* START Data records *

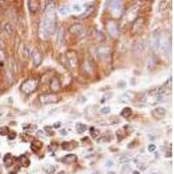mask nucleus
Here are the masks:
<instances>
[{
    "label": "nucleus",
    "mask_w": 174,
    "mask_h": 174,
    "mask_svg": "<svg viewBox=\"0 0 174 174\" xmlns=\"http://www.w3.org/2000/svg\"><path fill=\"white\" fill-rule=\"evenodd\" d=\"M155 150H156V145H155L151 144V145L148 146V151H149L150 152H154Z\"/></svg>",
    "instance_id": "f704fd0d"
},
{
    "label": "nucleus",
    "mask_w": 174,
    "mask_h": 174,
    "mask_svg": "<svg viewBox=\"0 0 174 174\" xmlns=\"http://www.w3.org/2000/svg\"><path fill=\"white\" fill-rule=\"evenodd\" d=\"M60 124H61V123H60V122H58L57 124H54L53 127L56 128V129H57V128H59V127H60Z\"/></svg>",
    "instance_id": "4c0bfd02"
},
{
    "label": "nucleus",
    "mask_w": 174,
    "mask_h": 174,
    "mask_svg": "<svg viewBox=\"0 0 174 174\" xmlns=\"http://www.w3.org/2000/svg\"><path fill=\"white\" fill-rule=\"evenodd\" d=\"M77 158L75 154H68V155H65L63 158H62V162L64 164H72V163H75L77 162Z\"/></svg>",
    "instance_id": "ddd939ff"
},
{
    "label": "nucleus",
    "mask_w": 174,
    "mask_h": 174,
    "mask_svg": "<svg viewBox=\"0 0 174 174\" xmlns=\"http://www.w3.org/2000/svg\"><path fill=\"white\" fill-rule=\"evenodd\" d=\"M133 114V110L130 109V107H125L122 110V111L120 112V115L122 117H124V118H129L130 115Z\"/></svg>",
    "instance_id": "412c9836"
},
{
    "label": "nucleus",
    "mask_w": 174,
    "mask_h": 174,
    "mask_svg": "<svg viewBox=\"0 0 174 174\" xmlns=\"http://www.w3.org/2000/svg\"><path fill=\"white\" fill-rule=\"evenodd\" d=\"M151 174H157V173H155V172H152V173H151Z\"/></svg>",
    "instance_id": "c03bdc74"
},
{
    "label": "nucleus",
    "mask_w": 174,
    "mask_h": 174,
    "mask_svg": "<svg viewBox=\"0 0 174 174\" xmlns=\"http://www.w3.org/2000/svg\"><path fill=\"white\" fill-rule=\"evenodd\" d=\"M133 97H134L133 92H124V94H122L120 96L119 100L121 102H129V101H130V100L133 99Z\"/></svg>",
    "instance_id": "4468645a"
},
{
    "label": "nucleus",
    "mask_w": 174,
    "mask_h": 174,
    "mask_svg": "<svg viewBox=\"0 0 174 174\" xmlns=\"http://www.w3.org/2000/svg\"><path fill=\"white\" fill-rule=\"evenodd\" d=\"M5 32H6L9 36H12V26H11L10 24L6 23V24H5Z\"/></svg>",
    "instance_id": "bb28decb"
},
{
    "label": "nucleus",
    "mask_w": 174,
    "mask_h": 174,
    "mask_svg": "<svg viewBox=\"0 0 174 174\" xmlns=\"http://www.w3.org/2000/svg\"><path fill=\"white\" fill-rule=\"evenodd\" d=\"M111 50L109 46H99L97 49V57L101 60H109Z\"/></svg>",
    "instance_id": "20e7f679"
},
{
    "label": "nucleus",
    "mask_w": 174,
    "mask_h": 174,
    "mask_svg": "<svg viewBox=\"0 0 174 174\" xmlns=\"http://www.w3.org/2000/svg\"><path fill=\"white\" fill-rule=\"evenodd\" d=\"M93 12H94V8H93V6H89V7H87L86 8V10L78 17L79 18H81V19H84V18H89L92 13H93Z\"/></svg>",
    "instance_id": "dca6fc26"
},
{
    "label": "nucleus",
    "mask_w": 174,
    "mask_h": 174,
    "mask_svg": "<svg viewBox=\"0 0 174 174\" xmlns=\"http://www.w3.org/2000/svg\"><path fill=\"white\" fill-rule=\"evenodd\" d=\"M6 58V53L4 50L0 49V63L2 65V62Z\"/></svg>",
    "instance_id": "7c9ffc66"
},
{
    "label": "nucleus",
    "mask_w": 174,
    "mask_h": 174,
    "mask_svg": "<svg viewBox=\"0 0 174 174\" xmlns=\"http://www.w3.org/2000/svg\"><path fill=\"white\" fill-rule=\"evenodd\" d=\"M31 56L33 58V63L35 66H38L40 65V64L42 63L43 60V57L41 55V52L37 50V49H34L31 52Z\"/></svg>",
    "instance_id": "9d476101"
},
{
    "label": "nucleus",
    "mask_w": 174,
    "mask_h": 174,
    "mask_svg": "<svg viewBox=\"0 0 174 174\" xmlns=\"http://www.w3.org/2000/svg\"><path fill=\"white\" fill-rule=\"evenodd\" d=\"M133 174H140V173H139V171H134Z\"/></svg>",
    "instance_id": "a19ab883"
},
{
    "label": "nucleus",
    "mask_w": 174,
    "mask_h": 174,
    "mask_svg": "<svg viewBox=\"0 0 174 174\" xmlns=\"http://www.w3.org/2000/svg\"><path fill=\"white\" fill-rule=\"evenodd\" d=\"M4 163H5V166L6 168L11 167L13 164V158L12 157V154L8 153L5 156L4 158Z\"/></svg>",
    "instance_id": "aec40b11"
},
{
    "label": "nucleus",
    "mask_w": 174,
    "mask_h": 174,
    "mask_svg": "<svg viewBox=\"0 0 174 174\" xmlns=\"http://www.w3.org/2000/svg\"><path fill=\"white\" fill-rule=\"evenodd\" d=\"M59 98L55 93H46L42 94L38 97V100L43 105H48V104H53L57 103L58 101Z\"/></svg>",
    "instance_id": "7ed1b4c3"
},
{
    "label": "nucleus",
    "mask_w": 174,
    "mask_h": 174,
    "mask_svg": "<svg viewBox=\"0 0 174 174\" xmlns=\"http://www.w3.org/2000/svg\"><path fill=\"white\" fill-rule=\"evenodd\" d=\"M110 141V138L106 135L101 136L99 139H98V143H107Z\"/></svg>",
    "instance_id": "cd10ccee"
},
{
    "label": "nucleus",
    "mask_w": 174,
    "mask_h": 174,
    "mask_svg": "<svg viewBox=\"0 0 174 174\" xmlns=\"http://www.w3.org/2000/svg\"><path fill=\"white\" fill-rule=\"evenodd\" d=\"M60 133H61V134H66L65 130H60Z\"/></svg>",
    "instance_id": "ea45409f"
},
{
    "label": "nucleus",
    "mask_w": 174,
    "mask_h": 174,
    "mask_svg": "<svg viewBox=\"0 0 174 174\" xmlns=\"http://www.w3.org/2000/svg\"><path fill=\"white\" fill-rule=\"evenodd\" d=\"M106 166H112L113 165V162L112 161H107V163L105 164Z\"/></svg>",
    "instance_id": "58836bf2"
},
{
    "label": "nucleus",
    "mask_w": 174,
    "mask_h": 174,
    "mask_svg": "<svg viewBox=\"0 0 174 174\" xmlns=\"http://www.w3.org/2000/svg\"><path fill=\"white\" fill-rule=\"evenodd\" d=\"M83 71L86 74V75H92L94 73V66H93V64L89 61V60H85L84 63L83 64Z\"/></svg>",
    "instance_id": "0eeeda50"
},
{
    "label": "nucleus",
    "mask_w": 174,
    "mask_h": 174,
    "mask_svg": "<svg viewBox=\"0 0 174 174\" xmlns=\"http://www.w3.org/2000/svg\"><path fill=\"white\" fill-rule=\"evenodd\" d=\"M144 23H145V19L143 17H137L133 24V28H132V32L133 34L139 33L140 32V31H142L143 26H144Z\"/></svg>",
    "instance_id": "39448f33"
},
{
    "label": "nucleus",
    "mask_w": 174,
    "mask_h": 174,
    "mask_svg": "<svg viewBox=\"0 0 174 174\" xmlns=\"http://www.w3.org/2000/svg\"><path fill=\"white\" fill-rule=\"evenodd\" d=\"M42 147H43V143L41 141H39V140H34L31 145V149L35 152H37L39 150H41Z\"/></svg>",
    "instance_id": "6ab92c4d"
},
{
    "label": "nucleus",
    "mask_w": 174,
    "mask_h": 174,
    "mask_svg": "<svg viewBox=\"0 0 174 174\" xmlns=\"http://www.w3.org/2000/svg\"><path fill=\"white\" fill-rule=\"evenodd\" d=\"M86 125L84 124H81V123H77L76 124V130H77V133H83L86 130Z\"/></svg>",
    "instance_id": "5701e85b"
},
{
    "label": "nucleus",
    "mask_w": 174,
    "mask_h": 174,
    "mask_svg": "<svg viewBox=\"0 0 174 174\" xmlns=\"http://www.w3.org/2000/svg\"><path fill=\"white\" fill-rule=\"evenodd\" d=\"M50 88L53 92H58L61 90V83L58 77H54L52 78L50 82Z\"/></svg>",
    "instance_id": "1a4fd4ad"
},
{
    "label": "nucleus",
    "mask_w": 174,
    "mask_h": 174,
    "mask_svg": "<svg viewBox=\"0 0 174 174\" xmlns=\"http://www.w3.org/2000/svg\"><path fill=\"white\" fill-rule=\"evenodd\" d=\"M16 137H17V133H14V132H12V133H11L8 135V139H9L10 140L14 139Z\"/></svg>",
    "instance_id": "72a5a7b5"
},
{
    "label": "nucleus",
    "mask_w": 174,
    "mask_h": 174,
    "mask_svg": "<svg viewBox=\"0 0 174 174\" xmlns=\"http://www.w3.org/2000/svg\"><path fill=\"white\" fill-rule=\"evenodd\" d=\"M90 133H91L92 137L94 138V139H96V138L99 135V130H96L94 127H91V128H90Z\"/></svg>",
    "instance_id": "a878e982"
},
{
    "label": "nucleus",
    "mask_w": 174,
    "mask_h": 174,
    "mask_svg": "<svg viewBox=\"0 0 174 174\" xmlns=\"http://www.w3.org/2000/svg\"><path fill=\"white\" fill-rule=\"evenodd\" d=\"M66 58L67 60L71 65V68H76L77 66V52L74 51H68L66 52Z\"/></svg>",
    "instance_id": "423d86ee"
},
{
    "label": "nucleus",
    "mask_w": 174,
    "mask_h": 174,
    "mask_svg": "<svg viewBox=\"0 0 174 174\" xmlns=\"http://www.w3.org/2000/svg\"><path fill=\"white\" fill-rule=\"evenodd\" d=\"M9 133V129L7 127H0V135L6 136Z\"/></svg>",
    "instance_id": "c756f323"
},
{
    "label": "nucleus",
    "mask_w": 174,
    "mask_h": 174,
    "mask_svg": "<svg viewBox=\"0 0 174 174\" xmlns=\"http://www.w3.org/2000/svg\"><path fill=\"white\" fill-rule=\"evenodd\" d=\"M73 9H74V11L78 12V11H80V9H81V8H80V6H79L77 4V5L75 4V5H73Z\"/></svg>",
    "instance_id": "e433bc0d"
},
{
    "label": "nucleus",
    "mask_w": 174,
    "mask_h": 174,
    "mask_svg": "<svg viewBox=\"0 0 174 174\" xmlns=\"http://www.w3.org/2000/svg\"><path fill=\"white\" fill-rule=\"evenodd\" d=\"M18 161L19 162V164L23 166V167H28L31 164V161L30 159L24 156V155H21L18 158Z\"/></svg>",
    "instance_id": "a211bd4d"
},
{
    "label": "nucleus",
    "mask_w": 174,
    "mask_h": 174,
    "mask_svg": "<svg viewBox=\"0 0 174 174\" xmlns=\"http://www.w3.org/2000/svg\"><path fill=\"white\" fill-rule=\"evenodd\" d=\"M38 86V79L36 77H31L26 80H24L21 85H20V90L24 94H31L33 92L36 91V89Z\"/></svg>",
    "instance_id": "f03ea898"
},
{
    "label": "nucleus",
    "mask_w": 174,
    "mask_h": 174,
    "mask_svg": "<svg viewBox=\"0 0 174 174\" xmlns=\"http://www.w3.org/2000/svg\"><path fill=\"white\" fill-rule=\"evenodd\" d=\"M83 30H84L83 25L81 24H77V23L71 24V27L69 28V31L74 35H80L83 32Z\"/></svg>",
    "instance_id": "f8f14e48"
},
{
    "label": "nucleus",
    "mask_w": 174,
    "mask_h": 174,
    "mask_svg": "<svg viewBox=\"0 0 174 174\" xmlns=\"http://www.w3.org/2000/svg\"><path fill=\"white\" fill-rule=\"evenodd\" d=\"M56 26V10L53 4H50L45 12L40 25H39V36L42 39H47L50 37L55 31Z\"/></svg>",
    "instance_id": "f257e3e1"
},
{
    "label": "nucleus",
    "mask_w": 174,
    "mask_h": 174,
    "mask_svg": "<svg viewBox=\"0 0 174 174\" xmlns=\"http://www.w3.org/2000/svg\"><path fill=\"white\" fill-rule=\"evenodd\" d=\"M63 39H64V31L62 29H60L59 31L58 32V38H57V42H58V45L59 47L62 46Z\"/></svg>",
    "instance_id": "b1692460"
},
{
    "label": "nucleus",
    "mask_w": 174,
    "mask_h": 174,
    "mask_svg": "<svg viewBox=\"0 0 174 174\" xmlns=\"http://www.w3.org/2000/svg\"><path fill=\"white\" fill-rule=\"evenodd\" d=\"M58 174H65V172L64 171H59Z\"/></svg>",
    "instance_id": "37998d69"
},
{
    "label": "nucleus",
    "mask_w": 174,
    "mask_h": 174,
    "mask_svg": "<svg viewBox=\"0 0 174 174\" xmlns=\"http://www.w3.org/2000/svg\"><path fill=\"white\" fill-rule=\"evenodd\" d=\"M37 128V126L36 124H26L24 125V130H28V132H34V130Z\"/></svg>",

* END Data records *

*Exercise brief:* In the material, from its first line through the line containing "158L75 154H68V155H65L63 158H62V162L64", swap every "instance_id" for "mask_id" and reproduce those lines with nothing else changed. Leave the picture out.

*Written solution:*
mask nucleus
Here are the masks:
<instances>
[{
    "label": "nucleus",
    "mask_w": 174,
    "mask_h": 174,
    "mask_svg": "<svg viewBox=\"0 0 174 174\" xmlns=\"http://www.w3.org/2000/svg\"><path fill=\"white\" fill-rule=\"evenodd\" d=\"M155 150H156V145H155L151 144V145L148 146V151H149L150 152H154Z\"/></svg>",
    "mask_id": "f704fd0d"
},
{
    "label": "nucleus",
    "mask_w": 174,
    "mask_h": 174,
    "mask_svg": "<svg viewBox=\"0 0 174 174\" xmlns=\"http://www.w3.org/2000/svg\"><path fill=\"white\" fill-rule=\"evenodd\" d=\"M60 124H61V123H60V122H58L57 124H54L53 127L56 128V129H57V128H59V127H60Z\"/></svg>",
    "mask_id": "4c0bfd02"
},
{
    "label": "nucleus",
    "mask_w": 174,
    "mask_h": 174,
    "mask_svg": "<svg viewBox=\"0 0 174 174\" xmlns=\"http://www.w3.org/2000/svg\"><path fill=\"white\" fill-rule=\"evenodd\" d=\"M77 158L75 154H68V155H65L63 158H62V162L64 164H72V163H75L77 162Z\"/></svg>",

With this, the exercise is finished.